Doubly-robust inference and optimality in structure-agnostic models with smoothness

We study the problem of constructing an estimator of the average treatment effect (ATE) with observational data. The celebrated doubly-robust, augmented-IPW (AIPW) estimator generally requires consistent estimation of both nuisance functions for standard root-n inference, and moreover that the product of the errors of the nuisances should shrink at a rate faster than $n^{-1/2}$. A recent strand of research has aimed to understand the extent to which the AIPW estimator can be improved upon (in a minimax sense). Under structural assumptions on the nuisance functions, the AIPW estimator is typically not minimax-optimal, and improvements can be made using higher-order influence functions (Robins et al, 2017). Conversely, without any assumptions on the nuisances beyond the mean-square-error rates at which they can be estimated, the rate achieved by the AIPW estimator is already optimal (Balakrishnan et al, 2023; Jin and Syrgkanis, 2024). We make three main contributions. First, we propose a new hybrid class of distributions that combine structural agnosticism regarding the nuisance function space with additional smoothness constraints. Second, we calculate minimax lower bounds for estimating the ATE in the new class, as well as in the pure structure-agnostic one. Third, we propose a new estimator of the ATE that enjoys doubly-robust asymptotic linearity; it can yield asymptotically valid Wald-type confidence intervals even when the propensity score or the outcome model is inconsistently estimated, or estimated at a slow rate. Under certain conditions, we show that its rate of convergence in the new class can be much faster than that achieved by the AIPW estimator and, in particular, matches the minimax lower bound rate, thereby establishing its optimality. Finally, we complement our theoretical findings with simulations.

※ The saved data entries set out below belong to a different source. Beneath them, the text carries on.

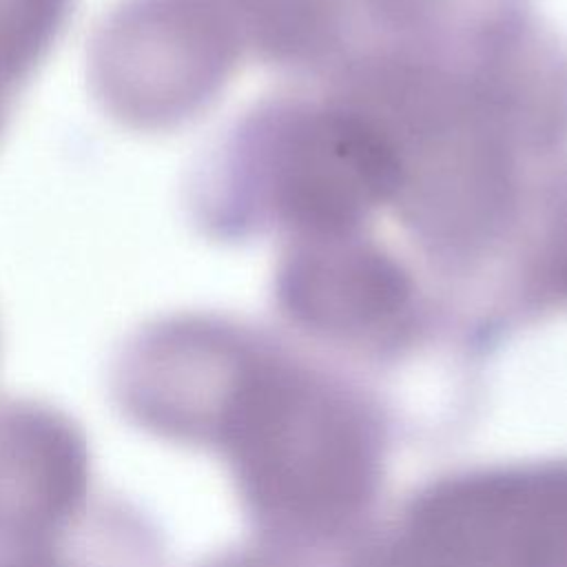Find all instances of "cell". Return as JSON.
Listing matches in <instances>:
<instances>
[{"instance_id":"6da1fadb","label":"cell","mask_w":567,"mask_h":567,"mask_svg":"<svg viewBox=\"0 0 567 567\" xmlns=\"http://www.w3.org/2000/svg\"><path fill=\"white\" fill-rule=\"evenodd\" d=\"M403 166L388 128L354 106L257 111L202 162L190 208L213 237L279 221L297 239L350 235L401 193Z\"/></svg>"},{"instance_id":"7a4b0ae2","label":"cell","mask_w":567,"mask_h":567,"mask_svg":"<svg viewBox=\"0 0 567 567\" xmlns=\"http://www.w3.org/2000/svg\"><path fill=\"white\" fill-rule=\"evenodd\" d=\"M213 430L250 505L301 534L348 523L374 483V441L361 414L315 377L248 346Z\"/></svg>"},{"instance_id":"3957f363","label":"cell","mask_w":567,"mask_h":567,"mask_svg":"<svg viewBox=\"0 0 567 567\" xmlns=\"http://www.w3.org/2000/svg\"><path fill=\"white\" fill-rule=\"evenodd\" d=\"M239 44L215 0H120L89 40V89L120 126L168 133L217 100Z\"/></svg>"},{"instance_id":"277c9868","label":"cell","mask_w":567,"mask_h":567,"mask_svg":"<svg viewBox=\"0 0 567 567\" xmlns=\"http://www.w3.org/2000/svg\"><path fill=\"white\" fill-rule=\"evenodd\" d=\"M368 567H567V470L445 483Z\"/></svg>"},{"instance_id":"5b68a950","label":"cell","mask_w":567,"mask_h":567,"mask_svg":"<svg viewBox=\"0 0 567 567\" xmlns=\"http://www.w3.org/2000/svg\"><path fill=\"white\" fill-rule=\"evenodd\" d=\"M279 295L315 330L370 337L401 321L412 281L379 246L350 233L299 239L279 272Z\"/></svg>"},{"instance_id":"8992f818","label":"cell","mask_w":567,"mask_h":567,"mask_svg":"<svg viewBox=\"0 0 567 567\" xmlns=\"http://www.w3.org/2000/svg\"><path fill=\"white\" fill-rule=\"evenodd\" d=\"M86 447L55 412L16 405L0 412V534L38 543L84 501Z\"/></svg>"},{"instance_id":"52a82bcc","label":"cell","mask_w":567,"mask_h":567,"mask_svg":"<svg viewBox=\"0 0 567 567\" xmlns=\"http://www.w3.org/2000/svg\"><path fill=\"white\" fill-rule=\"evenodd\" d=\"M78 0H0V137L22 89L62 40Z\"/></svg>"},{"instance_id":"ba28073f","label":"cell","mask_w":567,"mask_h":567,"mask_svg":"<svg viewBox=\"0 0 567 567\" xmlns=\"http://www.w3.org/2000/svg\"><path fill=\"white\" fill-rule=\"evenodd\" d=\"M538 275L540 284L549 292L567 297V184L558 188L551 202L547 230L540 239L538 250Z\"/></svg>"},{"instance_id":"9c48e42d","label":"cell","mask_w":567,"mask_h":567,"mask_svg":"<svg viewBox=\"0 0 567 567\" xmlns=\"http://www.w3.org/2000/svg\"><path fill=\"white\" fill-rule=\"evenodd\" d=\"M0 567H58L49 556L44 554H20L16 558H9V560H2Z\"/></svg>"}]
</instances>
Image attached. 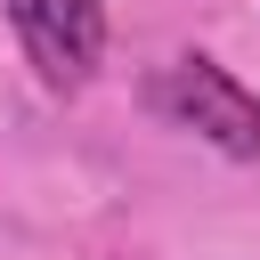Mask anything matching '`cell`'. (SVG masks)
<instances>
[{"instance_id": "obj_1", "label": "cell", "mask_w": 260, "mask_h": 260, "mask_svg": "<svg viewBox=\"0 0 260 260\" xmlns=\"http://www.w3.org/2000/svg\"><path fill=\"white\" fill-rule=\"evenodd\" d=\"M154 98H162V114H171L179 130H195V138L219 146L228 162H260V98H252L228 65H211V57H179L171 81H162Z\"/></svg>"}, {"instance_id": "obj_2", "label": "cell", "mask_w": 260, "mask_h": 260, "mask_svg": "<svg viewBox=\"0 0 260 260\" xmlns=\"http://www.w3.org/2000/svg\"><path fill=\"white\" fill-rule=\"evenodd\" d=\"M8 24L49 89H81L106 57V8L98 0H8Z\"/></svg>"}]
</instances>
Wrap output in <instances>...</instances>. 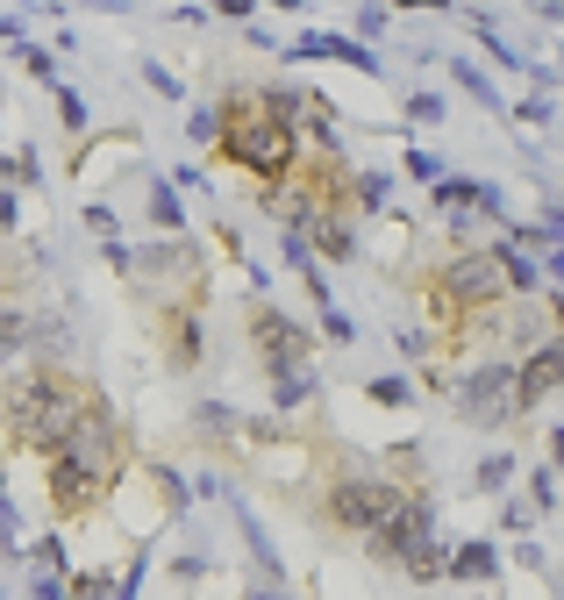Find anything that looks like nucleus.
Segmentation results:
<instances>
[{
	"mask_svg": "<svg viewBox=\"0 0 564 600\" xmlns=\"http://www.w3.org/2000/svg\"><path fill=\"white\" fill-rule=\"evenodd\" d=\"M57 115H65V129H72V137L86 129V100L72 94V86H57Z\"/></svg>",
	"mask_w": 564,
	"mask_h": 600,
	"instance_id": "nucleus-25",
	"label": "nucleus"
},
{
	"mask_svg": "<svg viewBox=\"0 0 564 600\" xmlns=\"http://www.w3.org/2000/svg\"><path fill=\"white\" fill-rule=\"evenodd\" d=\"M444 579H465V587H493V579H500V550L486 544V536H479V544H457L450 558H444Z\"/></svg>",
	"mask_w": 564,
	"mask_h": 600,
	"instance_id": "nucleus-12",
	"label": "nucleus"
},
{
	"mask_svg": "<svg viewBox=\"0 0 564 600\" xmlns=\"http://www.w3.org/2000/svg\"><path fill=\"white\" fill-rule=\"evenodd\" d=\"M79 415H86V386L65 379V372H36V379H22L8 394V429L29 450H57Z\"/></svg>",
	"mask_w": 564,
	"mask_h": 600,
	"instance_id": "nucleus-1",
	"label": "nucleus"
},
{
	"mask_svg": "<svg viewBox=\"0 0 564 600\" xmlns=\"http://www.w3.org/2000/svg\"><path fill=\"white\" fill-rule=\"evenodd\" d=\"M8 186H36V164H29V150L22 158H0V193Z\"/></svg>",
	"mask_w": 564,
	"mask_h": 600,
	"instance_id": "nucleus-22",
	"label": "nucleus"
},
{
	"mask_svg": "<svg viewBox=\"0 0 564 600\" xmlns=\"http://www.w3.org/2000/svg\"><path fill=\"white\" fill-rule=\"evenodd\" d=\"M322 57H343V65H358L364 79H379V51H364L358 36H322Z\"/></svg>",
	"mask_w": 564,
	"mask_h": 600,
	"instance_id": "nucleus-13",
	"label": "nucleus"
},
{
	"mask_svg": "<svg viewBox=\"0 0 564 600\" xmlns=\"http://www.w3.org/2000/svg\"><path fill=\"white\" fill-rule=\"evenodd\" d=\"M457 86H465V94H479V108H500V100H493V79H486L479 65H465V57H457Z\"/></svg>",
	"mask_w": 564,
	"mask_h": 600,
	"instance_id": "nucleus-18",
	"label": "nucleus"
},
{
	"mask_svg": "<svg viewBox=\"0 0 564 600\" xmlns=\"http://www.w3.org/2000/svg\"><path fill=\"white\" fill-rule=\"evenodd\" d=\"M393 507H401V486H386V479H337L329 486V522L364 536V544L393 522Z\"/></svg>",
	"mask_w": 564,
	"mask_h": 600,
	"instance_id": "nucleus-3",
	"label": "nucleus"
},
{
	"mask_svg": "<svg viewBox=\"0 0 564 600\" xmlns=\"http://www.w3.org/2000/svg\"><path fill=\"white\" fill-rule=\"evenodd\" d=\"M308 322H294V314H279V308H257L251 314V351H257V365L279 379V372H308Z\"/></svg>",
	"mask_w": 564,
	"mask_h": 600,
	"instance_id": "nucleus-5",
	"label": "nucleus"
},
{
	"mask_svg": "<svg viewBox=\"0 0 564 600\" xmlns=\"http://www.w3.org/2000/svg\"><path fill=\"white\" fill-rule=\"evenodd\" d=\"M187 137H193V143H215V137H222V108H193V115H187Z\"/></svg>",
	"mask_w": 564,
	"mask_h": 600,
	"instance_id": "nucleus-20",
	"label": "nucleus"
},
{
	"mask_svg": "<svg viewBox=\"0 0 564 600\" xmlns=\"http://www.w3.org/2000/svg\"><path fill=\"white\" fill-rule=\"evenodd\" d=\"M0 36H8V43H14V36H22V22H14V14H0Z\"/></svg>",
	"mask_w": 564,
	"mask_h": 600,
	"instance_id": "nucleus-37",
	"label": "nucleus"
},
{
	"mask_svg": "<svg viewBox=\"0 0 564 600\" xmlns=\"http://www.w3.org/2000/svg\"><path fill=\"white\" fill-rule=\"evenodd\" d=\"M215 143L243 164V172L265 179V186L294 179V164H300V137H294V129H279L265 108H251V100H228V108H222V137Z\"/></svg>",
	"mask_w": 564,
	"mask_h": 600,
	"instance_id": "nucleus-2",
	"label": "nucleus"
},
{
	"mask_svg": "<svg viewBox=\"0 0 564 600\" xmlns=\"http://www.w3.org/2000/svg\"><path fill=\"white\" fill-rule=\"evenodd\" d=\"M529 493H536V515H551V507H557V472H551V464H536Z\"/></svg>",
	"mask_w": 564,
	"mask_h": 600,
	"instance_id": "nucleus-24",
	"label": "nucleus"
},
{
	"mask_svg": "<svg viewBox=\"0 0 564 600\" xmlns=\"http://www.w3.org/2000/svg\"><path fill=\"white\" fill-rule=\"evenodd\" d=\"M251 600H272V593H251Z\"/></svg>",
	"mask_w": 564,
	"mask_h": 600,
	"instance_id": "nucleus-38",
	"label": "nucleus"
},
{
	"mask_svg": "<svg viewBox=\"0 0 564 600\" xmlns=\"http://www.w3.org/2000/svg\"><path fill=\"white\" fill-rule=\"evenodd\" d=\"M150 215H158L164 229H179V222H187V215H179V193H172V186H150Z\"/></svg>",
	"mask_w": 564,
	"mask_h": 600,
	"instance_id": "nucleus-23",
	"label": "nucleus"
},
{
	"mask_svg": "<svg viewBox=\"0 0 564 600\" xmlns=\"http://www.w3.org/2000/svg\"><path fill=\"white\" fill-rule=\"evenodd\" d=\"M22 343H29V322H22V314H0V365H8Z\"/></svg>",
	"mask_w": 564,
	"mask_h": 600,
	"instance_id": "nucleus-21",
	"label": "nucleus"
},
{
	"mask_svg": "<svg viewBox=\"0 0 564 600\" xmlns=\"http://www.w3.org/2000/svg\"><path fill=\"white\" fill-rule=\"evenodd\" d=\"M36 600H65V587H57V579H36Z\"/></svg>",
	"mask_w": 564,
	"mask_h": 600,
	"instance_id": "nucleus-36",
	"label": "nucleus"
},
{
	"mask_svg": "<svg viewBox=\"0 0 564 600\" xmlns=\"http://www.w3.org/2000/svg\"><path fill=\"white\" fill-rule=\"evenodd\" d=\"M322 336H329V343H350L358 329H350V314H343V308H322Z\"/></svg>",
	"mask_w": 564,
	"mask_h": 600,
	"instance_id": "nucleus-28",
	"label": "nucleus"
},
{
	"mask_svg": "<svg viewBox=\"0 0 564 600\" xmlns=\"http://www.w3.org/2000/svg\"><path fill=\"white\" fill-rule=\"evenodd\" d=\"M514 115H522V122H536V129H551V115H557V108H551V100H536V94H529Z\"/></svg>",
	"mask_w": 564,
	"mask_h": 600,
	"instance_id": "nucleus-33",
	"label": "nucleus"
},
{
	"mask_svg": "<svg viewBox=\"0 0 564 600\" xmlns=\"http://www.w3.org/2000/svg\"><path fill=\"white\" fill-rule=\"evenodd\" d=\"M272 400H279V408H308L315 400V365L308 372H279V379H272Z\"/></svg>",
	"mask_w": 564,
	"mask_h": 600,
	"instance_id": "nucleus-14",
	"label": "nucleus"
},
{
	"mask_svg": "<svg viewBox=\"0 0 564 600\" xmlns=\"http://www.w3.org/2000/svg\"><path fill=\"white\" fill-rule=\"evenodd\" d=\"M429 536H436V501L429 493H401V507H393V522L372 536V550L379 558H407V550L429 544Z\"/></svg>",
	"mask_w": 564,
	"mask_h": 600,
	"instance_id": "nucleus-8",
	"label": "nucleus"
},
{
	"mask_svg": "<svg viewBox=\"0 0 564 600\" xmlns=\"http://www.w3.org/2000/svg\"><path fill=\"white\" fill-rule=\"evenodd\" d=\"M457 415H465V422H479V429L514 422V372L508 365L465 372V386H457Z\"/></svg>",
	"mask_w": 564,
	"mask_h": 600,
	"instance_id": "nucleus-6",
	"label": "nucleus"
},
{
	"mask_svg": "<svg viewBox=\"0 0 564 600\" xmlns=\"http://www.w3.org/2000/svg\"><path fill=\"white\" fill-rule=\"evenodd\" d=\"M557 379H564V351H557L551 336H543V343H536V357L514 372V415H536L543 400L557 394Z\"/></svg>",
	"mask_w": 564,
	"mask_h": 600,
	"instance_id": "nucleus-9",
	"label": "nucleus"
},
{
	"mask_svg": "<svg viewBox=\"0 0 564 600\" xmlns=\"http://www.w3.org/2000/svg\"><path fill=\"white\" fill-rule=\"evenodd\" d=\"M22 222V207H14V193H0V229H14Z\"/></svg>",
	"mask_w": 564,
	"mask_h": 600,
	"instance_id": "nucleus-35",
	"label": "nucleus"
},
{
	"mask_svg": "<svg viewBox=\"0 0 564 600\" xmlns=\"http://www.w3.org/2000/svg\"><path fill=\"white\" fill-rule=\"evenodd\" d=\"M22 65L36 72V79H57V51H36V43H22Z\"/></svg>",
	"mask_w": 564,
	"mask_h": 600,
	"instance_id": "nucleus-27",
	"label": "nucleus"
},
{
	"mask_svg": "<svg viewBox=\"0 0 564 600\" xmlns=\"http://www.w3.org/2000/svg\"><path fill=\"white\" fill-rule=\"evenodd\" d=\"M265 115H272V122H279V129H294L300 115H308V100H300L294 86H272V94H265Z\"/></svg>",
	"mask_w": 564,
	"mask_h": 600,
	"instance_id": "nucleus-17",
	"label": "nucleus"
},
{
	"mask_svg": "<svg viewBox=\"0 0 564 600\" xmlns=\"http://www.w3.org/2000/svg\"><path fill=\"white\" fill-rule=\"evenodd\" d=\"M243 544L257 550V565H265V579H279V572H286V565H279V550H272V536L257 529V515H251V507H243Z\"/></svg>",
	"mask_w": 564,
	"mask_h": 600,
	"instance_id": "nucleus-16",
	"label": "nucleus"
},
{
	"mask_svg": "<svg viewBox=\"0 0 564 600\" xmlns=\"http://www.w3.org/2000/svg\"><path fill=\"white\" fill-rule=\"evenodd\" d=\"M444 558H450V550H444V544H436V536H429V544H415V550H407L401 565H407V572L422 579V587H429V579H444Z\"/></svg>",
	"mask_w": 564,
	"mask_h": 600,
	"instance_id": "nucleus-15",
	"label": "nucleus"
},
{
	"mask_svg": "<svg viewBox=\"0 0 564 600\" xmlns=\"http://www.w3.org/2000/svg\"><path fill=\"white\" fill-rule=\"evenodd\" d=\"M364 394H372L379 408H407V379H372Z\"/></svg>",
	"mask_w": 564,
	"mask_h": 600,
	"instance_id": "nucleus-26",
	"label": "nucleus"
},
{
	"mask_svg": "<svg viewBox=\"0 0 564 600\" xmlns=\"http://www.w3.org/2000/svg\"><path fill=\"white\" fill-rule=\"evenodd\" d=\"M115 450H121V429L115 415L100 408V400H86V415L72 422V437L51 450L57 464H72V472H94V479H115Z\"/></svg>",
	"mask_w": 564,
	"mask_h": 600,
	"instance_id": "nucleus-4",
	"label": "nucleus"
},
{
	"mask_svg": "<svg viewBox=\"0 0 564 600\" xmlns=\"http://www.w3.org/2000/svg\"><path fill=\"white\" fill-rule=\"evenodd\" d=\"M143 79L158 86V94H172V100H179V79H172V72H164V65H143Z\"/></svg>",
	"mask_w": 564,
	"mask_h": 600,
	"instance_id": "nucleus-34",
	"label": "nucleus"
},
{
	"mask_svg": "<svg viewBox=\"0 0 564 600\" xmlns=\"http://www.w3.org/2000/svg\"><path fill=\"white\" fill-rule=\"evenodd\" d=\"M407 115H415V122H444V100H436V94H415V100H407Z\"/></svg>",
	"mask_w": 564,
	"mask_h": 600,
	"instance_id": "nucleus-31",
	"label": "nucleus"
},
{
	"mask_svg": "<svg viewBox=\"0 0 564 600\" xmlns=\"http://www.w3.org/2000/svg\"><path fill=\"white\" fill-rule=\"evenodd\" d=\"M100 493H108V479L72 472V464H57V458H51V501H57V515H86Z\"/></svg>",
	"mask_w": 564,
	"mask_h": 600,
	"instance_id": "nucleus-11",
	"label": "nucleus"
},
{
	"mask_svg": "<svg viewBox=\"0 0 564 600\" xmlns=\"http://www.w3.org/2000/svg\"><path fill=\"white\" fill-rule=\"evenodd\" d=\"M36 565H43V579L65 572V544H57V536H43V544H36Z\"/></svg>",
	"mask_w": 564,
	"mask_h": 600,
	"instance_id": "nucleus-30",
	"label": "nucleus"
},
{
	"mask_svg": "<svg viewBox=\"0 0 564 600\" xmlns=\"http://www.w3.org/2000/svg\"><path fill=\"white\" fill-rule=\"evenodd\" d=\"M308 258H337V265H350L358 258V229H350L343 215H329V207H315V222H308Z\"/></svg>",
	"mask_w": 564,
	"mask_h": 600,
	"instance_id": "nucleus-10",
	"label": "nucleus"
},
{
	"mask_svg": "<svg viewBox=\"0 0 564 600\" xmlns=\"http://www.w3.org/2000/svg\"><path fill=\"white\" fill-rule=\"evenodd\" d=\"M407 172L415 179H444V158H436V150H407Z\"/></svg>",
	"mask_w": 564,
	"mask_h": 600,
	"instance_id": "nucleus-29",
	"label": "nucleus"
},
{
	"mask_svg": "<svg viewBox=\"0 0 564 600\" xmlns=\"http://www.w3.org/2000/svg\"><path fill=\"white\" fill-rule=\"evenodd\" d=\"M72 600H115L108 572H72Z\"/></svg>",
	"mask_w": 564,
	"mask_h": 600,
	"instance_id": "nucleus-19",
	"label": "nucleus"
},
{
	"mask_svg": "<svg viewBox=\"0 0 564 600\" xmlns=\"http://www.w3.org/2000/svg\"><path fill=\"white\" fill-rule=\"evenodd\" d=\"M444 293L457 308H493L508 293V272H500V250H457L444 265Z\"/></svg>",
	"mask_w": 564,
	"mask_h": 600,
	"instance_id": "nucleus-7",
	"label": "nucleus"
},
{
	"mask_svg": "<svg viewBox=\"0 0 564 600\" xmlns=\"http://www.w3.org/2000/svg\"><path fill=\"white\" fill-rule=\"evenodd\" d=\"M508 472H514L508 458H486V464H479V486H486V493H493V486H508Z\"/></svg>",
	"mask_w": 564,
	"mask_h": 600,
	"instance_id": "nucleus-32",
	"label": "nucleus"
}]
</instances>
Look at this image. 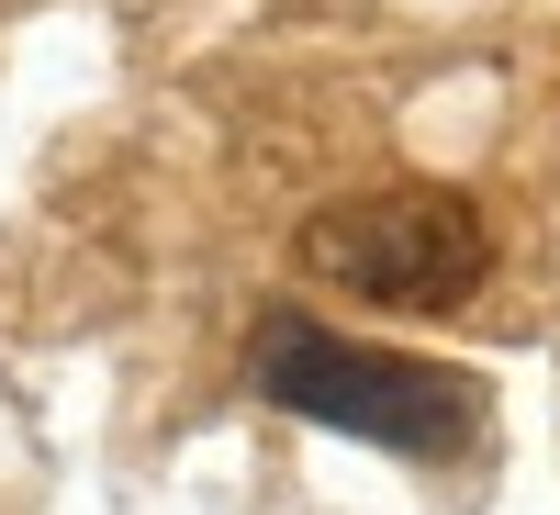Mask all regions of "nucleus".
<instances>
[{"instance_id": "obj_1", "label": "nucleus", "mask_w": 560, "mask_h": 515, "mask_svg": "<svg viewBox=\"0 0 560 515\" xmlns=\"http://www.w3.org/2000/svg\"><path fill=\"white\" fill-rule=\"evenodd\" d=\"M247 382L280 414H314V426L370 437V448H404V459H459V448L482 437V382H471V370L325 337V325H303V314H269L258 325Z\"/></svg>"}, {"instance_id": "obj_2", "label": "nucleus", "mask_w": 560, "mask_h": 515, "mask_svg": "<svg viewBox=\"0 0 560 515\" xmlns=\"http://www.w3.org/2000/svg\"><path fill=\"white\" fill-rule=\"evenodd\" d=\"M303 269L325 292L382 303V314H448V303L482 292L493 236L438 179H382V191H348V202H325L303 224Z\"/></svg>"}]
</instances>
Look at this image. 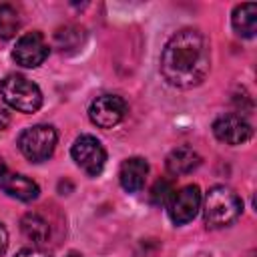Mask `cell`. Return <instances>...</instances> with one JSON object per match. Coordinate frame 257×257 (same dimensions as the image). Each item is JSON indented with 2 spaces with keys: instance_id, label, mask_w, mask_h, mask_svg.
<instances>
[{
  "instance_id": "obj_18",
  "label": "cell",
  "mask_w": 257,
  "mask_h": 257,
  "mask_svg": "<svg viewBox=\"0 0 257 257\" xmlns=\"http://www.w3.org/2000/svg\"><path fill=\"white\" fill-rule=\"evenodd\" d=\"M14 257H50V255L44 253V251L38 249V247H24V249H20Z\"/></svg>"
},
{
  "instance_id": "obj_6",
  "label": "cell",
  "mask_w": 257,
  "mask_h": 257,
  "mask_svg": "<svg viewBox=\"0 0 257 257\" xmlns=\"http://www.w3.org/2000/svg\"><path fill=\"white\" fill-rule=\"evenodd\" d=\"M126 116V102L118 94H100L88 106V118L98 128H112Z\"/></svg>"
},
{
  "instance_id": "obj_13",
  "label": "cell",
  "mask_w": 257,
  "mask_h": 257,
  "mask_svg": "<svg viewBox=\"0 0 257 257\" xmlns=\"http://www.w3.org/2000/svg\"><path fill=\"white\" fill-rule=\"evenodd\" d=\"M231 22H233V30L239 36L253 38L257 32V4L245 2V4L235 6L231 14Z\"/></svg>"
},
{
  "instance_id": "obj_1",
  "label": "cell",
  "mask_w": 257,
  "mask_h": 257,
  "mask_svg": "<svg viewBox=\"0 0 257 257\" xmlns=\"http://www.w3.org/2000/svg\"><path fill=\"white\" fill-rule=\"evenodd\" d=\"M211 66V48L197 28L175 32L161 54V74L177 88H191L205 80Z\"/></svg>"
},
{
  "instance_id": "obj_19",
  "label": "cell",
  "mask_w": 257,
  "mask_h": 257,
  "mask_svg": "<svg viewBox=\"0 0 257 257\" xmlns=\"http://www.w3.org/2000/svg\"><path fill=\"white\" fill-rule=\"evenodd\" d=\"M6 249H8V231H6V227L0 223V257L6 253Z\"/></svg>"
},
{
  "instance_id": "obj_3",
  "label": "cell",
  "mask_w": 257,
  "mask_h": 257,
  "mask_svg": "<svg viewBox=\"0 0 257 257\" xmlns=\"http://www.w3.org/2000/svg\"><path fill=\"white\" fill-rule=\"evenodd\" d=\"M0 96L18 112H36L42 106L40 88L22 74H8L0 80Z\"/></svg>"
},
{
  "instance_id": "obj_10",
  "label": "cell",
  "mask_w": 257,
  "mask_h": 257,
  "mask_svg": "<svg viewBox=\"0 0 257 257\" xmlns=\"http://www.w3.org/2000/svg\"><path fill=\"white\" fill-rule=\"evenodd\" d=\"M0 191H4L6 195H10L18 201H34L40 193L38 185L32 179L12 173L2 159H0Z\"/></svg>"
},
{
  "instance_id": "obj_4",
  "label": "cell",
  "mask_w": 257,
  "mask_h": 257,
  "mask_svg": "<svg viewBox=\"0 0 257 257\" xmlns=\"http://www.w3.org/2000/svg\"><path fill=\"white\" fill-rule=\"evenodd\" d=\"M56 141H58V135H56L54 126L34 124V126H28L20 133L18 149L28 161L42 163V161H48L52 157V153L56 149Z\"/></svg>"
},
{
  "instance_id": "obj_21",
  "label": "cell",
  "mask_w": 257,
  "mask_h": 257,
  "mask_svg": "<svg viewBox=\"0 0 257 257\" xmlns=\"http://www.w3.org/2000/svg\"><path fill=\"white\" fill-rule=\"evenodd\" d=\"M66 257H84L82 253H76V251H70V253H66Z\"/></svg>"
},
{
  "instance_id": "obj_12",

翻译：我们研究利用观测数据构建平均处理效应（ATE）估计量的问题。著名的双重稳健增强逆概率加权（AIPW）估计量通常需要对两个干扰函数进行一致估计才能实现标准的根号n推断，且干扰函数误差的乘积应以快于$n^{-1/2}$的速率收敛。近期一系列研究致力于探究AIPW估计量在极小极大意义下可被改进的程度。在干扰函数的结构性假设下，AIPW估计量通常并非极小极大最优，可通过使用高阶影响函数进行改进（Robins等，2017）。反之，若除干扰函数可被估计的均方误差速率外不作任何假设，则AIPW估计量达到的速率已是最优的（Balakrishnan等，2023；Jin与Syrgkanis，2024）。我们作出三项主要贡献：首先，提出一种新的混合分布类别，该类别结合了对干扰函数空间的结构不可知性与额外的平滑性约束；其次，计算了新类别及纯结构不可知类别中估计ATE的极小极大下界；第三，提出一种新的ATE估计量，该估计量具有双重稳健的渐近线性性质——即使倾向得分或结果模型被不一致估计或以较慢速率估计时，仍能产生渐近有效的Wald型置信区间。在特定条件下，我们证明该估计量在新类别中的收敛速率可显著快于AIPW估计量，且与极小极大下界速率匹配，从而确立其最优性。最后，我们通过仿真实验补充了理论发现。